Malheureusement, l'antisémitisme perdure depuis la Seconde Guerre mondiale. Il persiste et se manifeste encore aujourd'hui, même si ses manifestations sont passibles de sanctions légales. Il ne faut donc pas oublier que l'Holocauste est l'aboutissement de cette pathologie sociale. Cette haine systématique, alimentée par la convoitise, l'ignorance et les préjugés, a été utilisée par le régime nazi comme un outil politique et idéologique pour manipuler les masses et justifier ses crimes. En examinant ces épisodes d'une brutalité inimaginable, il apparaît clairement que l'antisémitisme n'est pas le résultat d'événements isolés. Il s'agit d'une constante dans l'histoire de l'humanité, d'un mécanisme qui permet de rejeter la responsabilité des carences et des échecs sur un groupe vulnérable et fragilisé. Se souvenir de ces événements est essentiel pour comprendre et démanteler les mythes qui ont permis de telles atrocités. Il est évident pour nous que l'antisémitisme n'a pas sa place dans un monde juste et humain. Pour empêcher que de tels événements se reproduisent, nous devons promouvoir l'éducation, la réflexion et la tolérance au sein de la société. C'est l'objectif de cet article.

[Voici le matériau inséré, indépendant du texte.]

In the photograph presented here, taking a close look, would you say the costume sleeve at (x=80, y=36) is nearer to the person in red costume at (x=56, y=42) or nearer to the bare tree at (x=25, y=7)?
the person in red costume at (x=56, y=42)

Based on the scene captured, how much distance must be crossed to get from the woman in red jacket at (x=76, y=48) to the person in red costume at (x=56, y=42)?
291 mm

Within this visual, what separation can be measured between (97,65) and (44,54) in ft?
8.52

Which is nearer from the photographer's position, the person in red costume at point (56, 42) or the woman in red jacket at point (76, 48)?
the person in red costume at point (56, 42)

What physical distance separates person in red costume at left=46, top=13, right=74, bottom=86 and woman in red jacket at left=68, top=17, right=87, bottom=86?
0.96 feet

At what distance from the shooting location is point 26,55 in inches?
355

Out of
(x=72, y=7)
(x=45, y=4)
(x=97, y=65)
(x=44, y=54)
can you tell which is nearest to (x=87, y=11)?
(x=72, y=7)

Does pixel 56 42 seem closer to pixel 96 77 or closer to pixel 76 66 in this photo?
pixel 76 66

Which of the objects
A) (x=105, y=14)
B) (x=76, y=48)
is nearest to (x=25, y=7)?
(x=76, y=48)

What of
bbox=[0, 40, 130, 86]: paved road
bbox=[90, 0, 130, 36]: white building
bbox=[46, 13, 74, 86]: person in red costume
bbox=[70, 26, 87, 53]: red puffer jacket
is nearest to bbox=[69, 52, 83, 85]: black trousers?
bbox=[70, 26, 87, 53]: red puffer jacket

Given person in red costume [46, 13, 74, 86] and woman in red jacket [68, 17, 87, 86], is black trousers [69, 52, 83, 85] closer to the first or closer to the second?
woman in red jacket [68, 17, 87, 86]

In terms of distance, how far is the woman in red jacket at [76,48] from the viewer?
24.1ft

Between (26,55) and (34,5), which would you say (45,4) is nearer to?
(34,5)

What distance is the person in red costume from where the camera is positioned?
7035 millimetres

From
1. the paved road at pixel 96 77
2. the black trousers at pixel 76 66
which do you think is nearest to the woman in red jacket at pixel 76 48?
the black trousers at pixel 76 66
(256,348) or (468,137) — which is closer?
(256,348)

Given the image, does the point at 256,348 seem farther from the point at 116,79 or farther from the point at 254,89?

Chapitre II: Le Mouvement Légionnaire en Roumanie

Afin d'éviter que de tels événements ne se reproduisent dans l'histoire de la Roumanie, il est essentiel de comprendre les dangers posés par les mouvements extrémistes du passé, comme le ‘Mouvement légionnaire’. Celui-ci s'est développé dans le pays entre les deux guerres mondiales. Équivalent roumain du fascisme italien et du nazisme allemand, le Mouvement légionnaire prônait une idéologie radicale, nationaliste et antisémite, et encourageait la haine et l'intolérance. Il est devenu un symbole de l'extrémisme nationaliste roumain. Ses membres surnommés ‘légionnaires’, promettaient de ‘purifier’ la nation roumaine des influences ‘étrangères’. Ils considéraient également les Juifs comme une menace pour l'identité nationale. Il est évident que l'idéologie légionnaire s'est principalement inspirée des principes du fascisme et du nazisme. Ces principes ont été appliqués au niveau local, par le biais d'un mélange dangereux de nationalisme, de religiosité orthodoxe et de diffusion de l'idée d'une ‘nation roumaine pure’. Pour comprendre comment un mouvement similaire pourrait renaître ou influencer le présent, il est essentiel d'examiner les idéologies et les actions du Mouvement légionnaire. Celui-ci a eu un impact dévastateur sur la société roumaine en raison de la violence et de la persécution des Juifs et d'autres minorités, qui ont atteint leur paroxysme avec le pogrom de Iasi en 1941. En outre, le Mouvement légionnaire a rallié le régime d'Antonescu pendant la Seconde Guerre mondiale, collaborant avec les nazis pour mettre en œuvre des politiques antisémites et racistes. L'étude de ce Mouvement n'est donc pas seulement un démarche historique, mais aussi un avertissement crucial pour le présent. Cela permet d'éviter qu’un tel mouvement ne se développe à nouveau.

Des légionnaires roumains défilent dans le centre de Bucarest en 1940, lors d'une démonstration de force visant à affirmer l'influence et la puissance du mouvement de la Garde de Fer, une organisation nationaliste et antisémite qui jouait un rôle clé dans la politique roumaine de l'époque.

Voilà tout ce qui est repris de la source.